Back in the 1980s and early 1990s Victorian Police often targeted gay venues, including sex on premises venues, SOPVs. A friend was at a sopv known as Club 80 in the late eighties when it was raided by police. For what reason, who knows. No one was charged that he knew of. Each person's details were recorded, including my friend who's name was John Smith, well, so far as the police knew. He was not the type to take crap and was very challenging and lippy with them.
But then came 1994 and the raid that stopped all subsequent raids on gay venues. Tasty nightclub was in the Commerce Building in Flinders Street. We went there once. It was a good and relaxed venue with a great vibe. It was a mix of gay people, lesbians, transgender, drag queens and very gay friendly straights. The only other place I have been that was so mixed and so friendly among the mix was the Builders Arms in Gertrude Street, Fitzroy. We knew what went on down below at Tasty, but we didn't venture down there, not for any reason other than we were there with friends and having a good time.
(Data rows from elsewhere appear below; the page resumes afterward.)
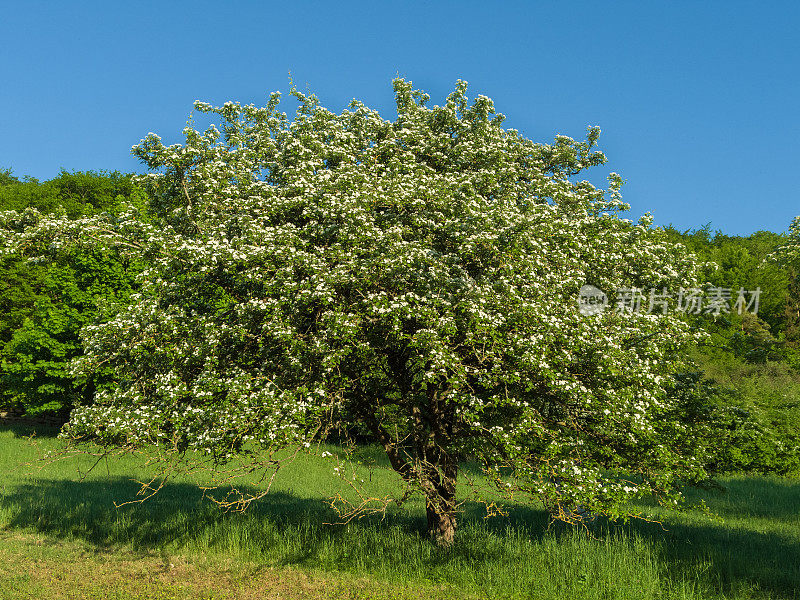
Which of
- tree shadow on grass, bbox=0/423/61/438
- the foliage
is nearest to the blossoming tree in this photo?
the foliage

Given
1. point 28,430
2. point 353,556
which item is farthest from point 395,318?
point 28,430

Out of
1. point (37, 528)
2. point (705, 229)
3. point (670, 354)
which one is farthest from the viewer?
point (705, 229)

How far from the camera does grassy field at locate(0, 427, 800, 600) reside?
1260 centimetres

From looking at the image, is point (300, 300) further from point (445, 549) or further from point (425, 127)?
point (445, 549)

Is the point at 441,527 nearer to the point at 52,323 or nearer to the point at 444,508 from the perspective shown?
the point at 444,508

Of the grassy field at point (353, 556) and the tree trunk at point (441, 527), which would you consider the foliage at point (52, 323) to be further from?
the tree trunk at point (441, 527)

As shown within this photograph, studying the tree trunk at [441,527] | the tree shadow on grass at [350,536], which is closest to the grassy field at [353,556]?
the tree shadow on grass at [350,536]

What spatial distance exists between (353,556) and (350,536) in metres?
1.32

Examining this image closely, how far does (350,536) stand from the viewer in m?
15.9

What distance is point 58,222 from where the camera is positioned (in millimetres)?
13258

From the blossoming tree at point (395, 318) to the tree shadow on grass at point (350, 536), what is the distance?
256 centimetres

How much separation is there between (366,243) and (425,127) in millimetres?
5042

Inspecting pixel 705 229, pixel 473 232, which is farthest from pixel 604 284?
pixel 705 229

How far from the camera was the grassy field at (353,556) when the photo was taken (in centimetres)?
1260
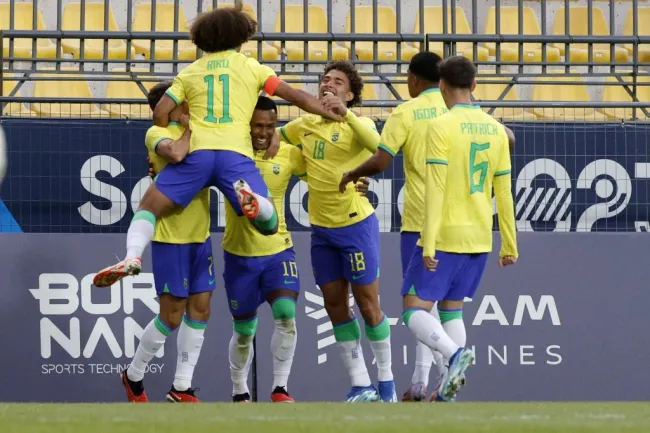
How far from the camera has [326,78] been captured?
8648 mm

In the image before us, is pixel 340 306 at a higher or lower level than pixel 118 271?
lower

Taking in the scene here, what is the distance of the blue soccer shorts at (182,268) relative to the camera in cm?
832

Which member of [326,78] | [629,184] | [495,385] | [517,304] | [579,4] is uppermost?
[579,4]

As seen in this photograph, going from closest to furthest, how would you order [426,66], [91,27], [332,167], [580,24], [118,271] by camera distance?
[118,271]
[426,66]
[332,167]
[91,27]
[580,24]

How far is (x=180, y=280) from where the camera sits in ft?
27.3

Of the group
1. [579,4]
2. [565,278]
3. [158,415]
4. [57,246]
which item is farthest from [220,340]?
[579,4]

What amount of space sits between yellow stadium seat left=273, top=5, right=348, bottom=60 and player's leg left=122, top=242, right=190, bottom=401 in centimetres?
632

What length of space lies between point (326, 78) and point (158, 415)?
3.51 meters

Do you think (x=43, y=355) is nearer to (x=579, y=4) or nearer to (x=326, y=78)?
(x=326, y=78)

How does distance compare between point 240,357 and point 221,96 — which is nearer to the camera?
point 221,96

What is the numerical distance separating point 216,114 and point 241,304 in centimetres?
141

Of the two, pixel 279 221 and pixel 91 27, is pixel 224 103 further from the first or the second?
pixel 91 27

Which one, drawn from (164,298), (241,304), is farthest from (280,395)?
(164,298)

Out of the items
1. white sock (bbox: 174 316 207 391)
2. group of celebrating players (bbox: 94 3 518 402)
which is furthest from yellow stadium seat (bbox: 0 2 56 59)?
white sock (bbox: 174 316 207 391)
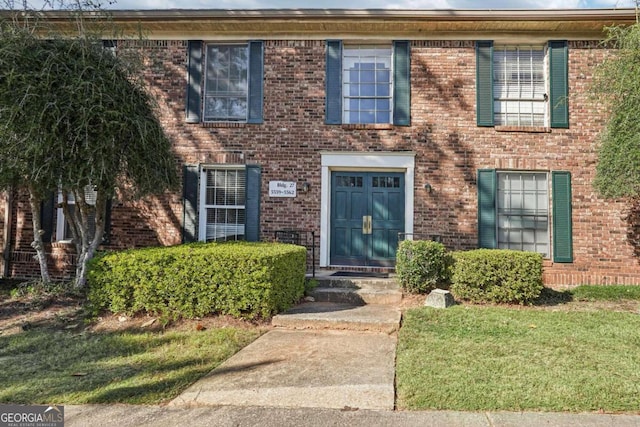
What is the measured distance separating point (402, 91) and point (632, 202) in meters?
4.95

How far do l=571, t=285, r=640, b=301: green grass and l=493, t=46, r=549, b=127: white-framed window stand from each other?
11.2ft

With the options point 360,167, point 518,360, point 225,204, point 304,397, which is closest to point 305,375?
point 304,397

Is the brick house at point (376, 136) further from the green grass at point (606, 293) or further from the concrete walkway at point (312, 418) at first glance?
the concrete walkway at point (312, 418)

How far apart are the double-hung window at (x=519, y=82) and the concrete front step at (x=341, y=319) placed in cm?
482

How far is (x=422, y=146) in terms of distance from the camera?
8492mm

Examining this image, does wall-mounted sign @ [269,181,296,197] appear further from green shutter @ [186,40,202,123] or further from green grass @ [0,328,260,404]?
green grass @ [0,328,260,404]

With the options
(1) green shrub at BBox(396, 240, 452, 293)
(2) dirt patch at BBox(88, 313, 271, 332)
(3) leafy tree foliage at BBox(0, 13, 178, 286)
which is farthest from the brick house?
(2) dirt patch at BBox(88, 313, 271, 332)

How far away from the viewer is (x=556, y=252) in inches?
321

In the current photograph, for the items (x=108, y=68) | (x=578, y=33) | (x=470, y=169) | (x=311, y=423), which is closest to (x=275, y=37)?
(x=108, y=68)

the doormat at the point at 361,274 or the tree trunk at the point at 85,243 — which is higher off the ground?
the tree trunk at the point at 85,243

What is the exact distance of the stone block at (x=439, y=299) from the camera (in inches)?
243

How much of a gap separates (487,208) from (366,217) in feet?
7.88

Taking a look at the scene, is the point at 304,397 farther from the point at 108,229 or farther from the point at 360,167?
the point at 108,229

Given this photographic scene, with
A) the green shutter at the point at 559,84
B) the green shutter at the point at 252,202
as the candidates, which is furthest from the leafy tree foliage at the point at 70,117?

In August 1994 an absolute outrage occurred at Tasty when the police raided the venue. This was a raid to end all raids. Patrons were lined up against walls and strip searched within view of everyone. Some were detained for up to seven hours. A few illegal drug pills were found on the floor, which is remarkable considering there were around 460 people at the venue.
Imagine what it must have been like for a transgender to have to get naked in front of umpteen people. I'd be angry just by my night out being spoilt.
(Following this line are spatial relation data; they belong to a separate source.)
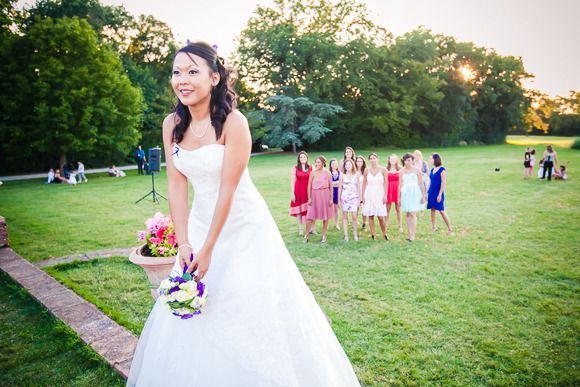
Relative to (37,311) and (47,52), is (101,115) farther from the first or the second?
(37,311)

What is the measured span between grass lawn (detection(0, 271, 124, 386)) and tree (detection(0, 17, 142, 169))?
2170 cm

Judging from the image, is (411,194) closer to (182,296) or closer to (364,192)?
(364,192)

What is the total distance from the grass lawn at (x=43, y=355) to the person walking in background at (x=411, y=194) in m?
6.75

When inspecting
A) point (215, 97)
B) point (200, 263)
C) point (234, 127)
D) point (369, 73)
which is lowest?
point (200, 263)

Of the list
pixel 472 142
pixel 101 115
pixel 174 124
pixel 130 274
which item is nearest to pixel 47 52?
pixel 101 115

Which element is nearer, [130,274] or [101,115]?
[130,274]

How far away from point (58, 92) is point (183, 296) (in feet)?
85.7

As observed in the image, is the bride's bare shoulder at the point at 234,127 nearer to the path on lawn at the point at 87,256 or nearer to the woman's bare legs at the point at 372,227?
the path on lawn at the point at 87,256

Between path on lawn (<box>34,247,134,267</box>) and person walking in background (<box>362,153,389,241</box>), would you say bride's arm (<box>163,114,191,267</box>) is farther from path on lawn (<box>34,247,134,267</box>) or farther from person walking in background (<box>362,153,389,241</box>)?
person walking in background (<box>362,153,389,241</box>)

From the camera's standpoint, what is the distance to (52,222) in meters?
10.5

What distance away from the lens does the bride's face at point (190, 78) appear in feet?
7.25

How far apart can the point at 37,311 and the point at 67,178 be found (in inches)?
807

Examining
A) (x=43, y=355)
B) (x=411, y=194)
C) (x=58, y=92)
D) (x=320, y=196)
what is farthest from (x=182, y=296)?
(x=58, y=92)

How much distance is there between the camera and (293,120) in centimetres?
4219
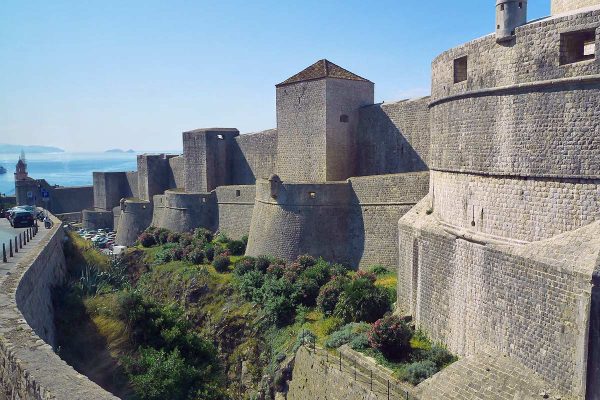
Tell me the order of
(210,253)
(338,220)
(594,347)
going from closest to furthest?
1. (594,347)
2. (338,220)
3. (210,253)

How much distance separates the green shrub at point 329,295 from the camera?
15.8m

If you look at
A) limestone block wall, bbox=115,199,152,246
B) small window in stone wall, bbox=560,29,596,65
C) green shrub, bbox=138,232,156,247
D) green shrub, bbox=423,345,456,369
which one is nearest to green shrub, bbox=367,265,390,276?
green shrub, bbox=423,345,456,369

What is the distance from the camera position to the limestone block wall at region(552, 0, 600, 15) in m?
11.4

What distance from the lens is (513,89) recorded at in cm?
1029

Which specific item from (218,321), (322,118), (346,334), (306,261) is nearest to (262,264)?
(306,261)

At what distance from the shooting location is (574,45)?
31.8ft

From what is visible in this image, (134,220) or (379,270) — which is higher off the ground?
(134,220)

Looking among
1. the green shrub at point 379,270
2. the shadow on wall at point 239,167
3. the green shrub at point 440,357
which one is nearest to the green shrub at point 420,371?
the green shrub at point 440,357

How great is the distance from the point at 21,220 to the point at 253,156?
11.9 m

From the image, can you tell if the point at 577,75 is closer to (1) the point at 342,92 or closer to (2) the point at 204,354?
(2) the point at 204,354

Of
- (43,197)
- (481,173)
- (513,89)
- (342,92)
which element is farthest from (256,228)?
(43,197)

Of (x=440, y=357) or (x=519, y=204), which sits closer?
(x=519, y=204)

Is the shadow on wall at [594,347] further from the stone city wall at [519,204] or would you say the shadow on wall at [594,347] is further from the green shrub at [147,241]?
the green shrub at [147,241]

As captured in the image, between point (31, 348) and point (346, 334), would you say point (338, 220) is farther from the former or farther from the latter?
point (31, 348)
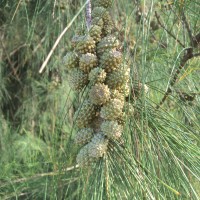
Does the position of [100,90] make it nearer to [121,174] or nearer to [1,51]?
[121,174]

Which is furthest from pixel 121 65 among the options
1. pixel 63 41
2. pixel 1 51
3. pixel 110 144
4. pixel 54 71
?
pixel 54 71

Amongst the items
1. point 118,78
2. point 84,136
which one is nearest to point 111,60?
point 118,78

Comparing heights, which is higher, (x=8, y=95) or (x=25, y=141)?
(x=8, y=95)

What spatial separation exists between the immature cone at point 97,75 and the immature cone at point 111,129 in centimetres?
7

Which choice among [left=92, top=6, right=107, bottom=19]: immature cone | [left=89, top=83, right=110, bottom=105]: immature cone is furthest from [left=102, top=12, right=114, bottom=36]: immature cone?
[left=89, top=83, right=110, bottom=105]: immature cone

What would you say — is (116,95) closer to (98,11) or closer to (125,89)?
(125,89)

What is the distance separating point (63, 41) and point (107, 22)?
2.90 ft

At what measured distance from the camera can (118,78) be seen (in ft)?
2.19

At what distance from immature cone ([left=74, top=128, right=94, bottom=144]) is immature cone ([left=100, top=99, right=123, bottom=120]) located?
0.04 m

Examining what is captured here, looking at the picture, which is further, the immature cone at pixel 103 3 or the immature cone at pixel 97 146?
the immature cone at pixel 103 3

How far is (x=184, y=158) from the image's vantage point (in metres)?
0.72

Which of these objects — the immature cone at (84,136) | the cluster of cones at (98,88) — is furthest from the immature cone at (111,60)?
the immature cone at (84,136)

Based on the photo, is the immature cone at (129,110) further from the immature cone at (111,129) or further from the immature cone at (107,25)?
the immature cone at (107,25)

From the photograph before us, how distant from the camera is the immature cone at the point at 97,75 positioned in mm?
665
The Kennett state government had been elected only two years before and the police force thought they we in a very strong and powerful position after years of the Labor government. Police Commissioner of the time Neil Comrie certainly had the ear of Kennett's government and many excesses happened under his leadership.
Shortly after the event, a policewoman asked me for some directions. I gave her the information required, she said thanks, and I said to her, 'See, I can be nice, in spite of Tasty'. She just grimaced.
I had forgotten, but Ms Ann O'Dyne reminded me that the class action taken by many of the patrons against the police was run by lawyer Gary Singer who went on to become Deputy Lord Mayor of Melbourne.
One person I knew joined the action and received a payout of about $10,000. Unfortunately because they did not want to be outed or did not want it to be known that they were at the venue, many did not join in the class action. As it was, the bill for the government came to over ten million dollars. Rephrased, bad police behaviour cost Victorian taxpayers ten million dollars.
There is no doubt in my mind that pure homophobia provoked the raid. The patrons were just out to have a good night, like they had many times before. They did not deserve to be detained or publicly humiliated by being strip searched. The Kennett years were a very bad period in Victoria's history.
And I will slap the first person who says, Kennett had to do what he did as the state was broke. Victoria was never broke.